Na fase de emergência, logo após o ciclone Idai (bastante mais violento e mortífero que o Kenneth, no norte do país), muitas Organizações Não Governamentais (ONG) levaram para o terreno equipas de psicólogos que deram um primeiro apoio às populações para as tentar ajudar a evitar episódios de stress pós-traumático. No entanto, atualmente são poucos os que ainda estão em operações no centro de Moçambique, e estão praticamente na totalidade alocados aos 66 campos de reassentamento.
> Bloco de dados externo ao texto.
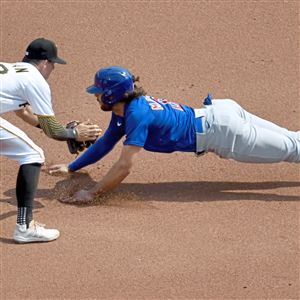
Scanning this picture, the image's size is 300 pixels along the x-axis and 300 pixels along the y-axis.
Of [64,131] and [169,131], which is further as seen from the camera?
[169,131]

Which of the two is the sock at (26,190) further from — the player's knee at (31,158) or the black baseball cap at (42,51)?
the black baseball cap at (42,51)

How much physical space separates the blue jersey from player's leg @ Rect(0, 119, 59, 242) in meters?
0.83

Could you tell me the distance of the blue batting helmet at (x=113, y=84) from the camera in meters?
6.67

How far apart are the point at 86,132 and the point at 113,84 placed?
1.80 feet

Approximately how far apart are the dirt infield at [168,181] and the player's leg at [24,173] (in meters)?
0.14

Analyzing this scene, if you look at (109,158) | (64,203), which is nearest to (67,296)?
(64,203)

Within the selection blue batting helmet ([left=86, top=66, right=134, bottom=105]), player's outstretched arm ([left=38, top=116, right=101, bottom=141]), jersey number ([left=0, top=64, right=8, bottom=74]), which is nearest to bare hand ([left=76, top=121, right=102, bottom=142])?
player's outstretched arm ([left=38, top=116, right=101, bottom=141])

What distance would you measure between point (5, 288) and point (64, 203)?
137cm

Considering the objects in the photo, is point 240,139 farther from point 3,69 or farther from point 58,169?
point 3,69

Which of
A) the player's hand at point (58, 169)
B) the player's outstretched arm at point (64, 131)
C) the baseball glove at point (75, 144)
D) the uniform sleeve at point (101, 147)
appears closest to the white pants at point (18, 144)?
the player's outstretched arm at point (64, 131)

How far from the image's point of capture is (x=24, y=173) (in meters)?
6.25

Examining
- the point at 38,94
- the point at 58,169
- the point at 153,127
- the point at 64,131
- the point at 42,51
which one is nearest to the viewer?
the point at 38,94

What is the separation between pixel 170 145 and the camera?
23.0ft

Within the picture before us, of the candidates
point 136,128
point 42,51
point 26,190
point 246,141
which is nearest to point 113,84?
point 136,128
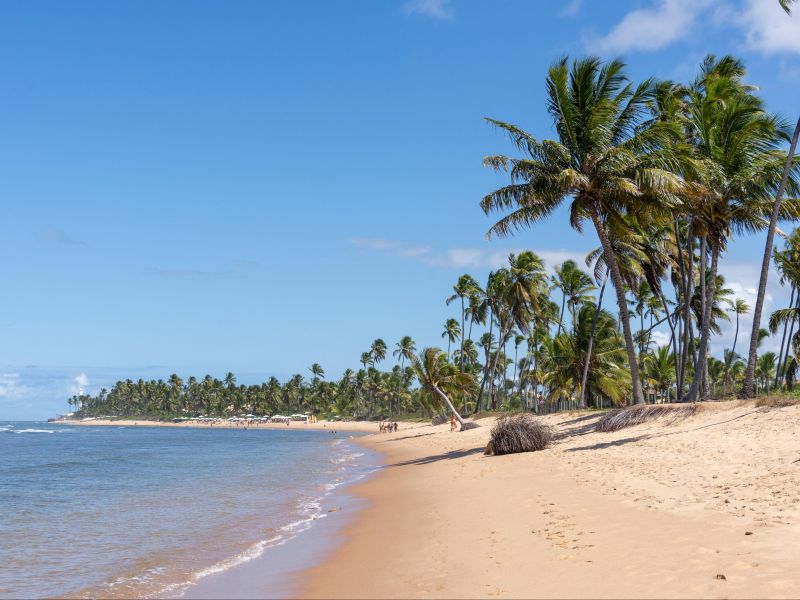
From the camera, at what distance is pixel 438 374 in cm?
4466

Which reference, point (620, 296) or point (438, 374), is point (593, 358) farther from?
point (620, 296)

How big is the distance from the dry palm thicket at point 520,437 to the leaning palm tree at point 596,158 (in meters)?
4.24

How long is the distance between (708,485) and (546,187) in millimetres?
14254

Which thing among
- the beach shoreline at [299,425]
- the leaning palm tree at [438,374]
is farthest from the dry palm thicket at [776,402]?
the beach shoreline at [299,425]

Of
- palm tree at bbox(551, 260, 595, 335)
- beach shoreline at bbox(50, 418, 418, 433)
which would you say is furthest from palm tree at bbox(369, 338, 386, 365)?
palm tree at bbox(551, 260, 595, 335)

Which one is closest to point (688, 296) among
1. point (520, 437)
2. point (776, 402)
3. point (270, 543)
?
point (776, 402)

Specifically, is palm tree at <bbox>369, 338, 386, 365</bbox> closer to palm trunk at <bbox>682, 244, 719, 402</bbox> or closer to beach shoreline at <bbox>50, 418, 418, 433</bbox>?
beach shoreline at <bbox>50, 418, 418, 433</bbox>

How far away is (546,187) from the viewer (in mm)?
23719

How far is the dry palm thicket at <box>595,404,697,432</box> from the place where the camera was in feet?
69.2

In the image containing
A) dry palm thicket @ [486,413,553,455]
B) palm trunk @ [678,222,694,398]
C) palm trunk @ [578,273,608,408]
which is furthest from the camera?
palm trunk @ [578,273,608,408]

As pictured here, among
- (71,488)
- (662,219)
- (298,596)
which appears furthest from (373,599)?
(71,488)

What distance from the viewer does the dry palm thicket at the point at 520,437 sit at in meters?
22.2

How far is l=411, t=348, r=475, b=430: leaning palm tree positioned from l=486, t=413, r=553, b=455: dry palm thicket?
20696mm

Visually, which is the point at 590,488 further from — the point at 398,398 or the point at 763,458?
the point at 398,398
Numa altura em que já passaram mais de nove meses da passagem do ciclone Idai, o cenário parece, em alguns lugares, ainda mais dramático do que antes. E o facto de no final da semana passada algumas zonas da Beira terem voltado a inundar – devido às chuvas trazidas por uma tempestade tropical que nem passou na costa de Moçambique – não está a ajudar ao espírito das populações.
Os especialistas preveem que o país continue a ser fortemente atingido por desastre naturais, uma vez que as alterações climáticas se fazem sentir significativamente naquela zona do globo. Tudo sinais de que é urgente uma reconstrução rápida mas, acima de tudo, melhor do que aquela que até agora tem tido lugar.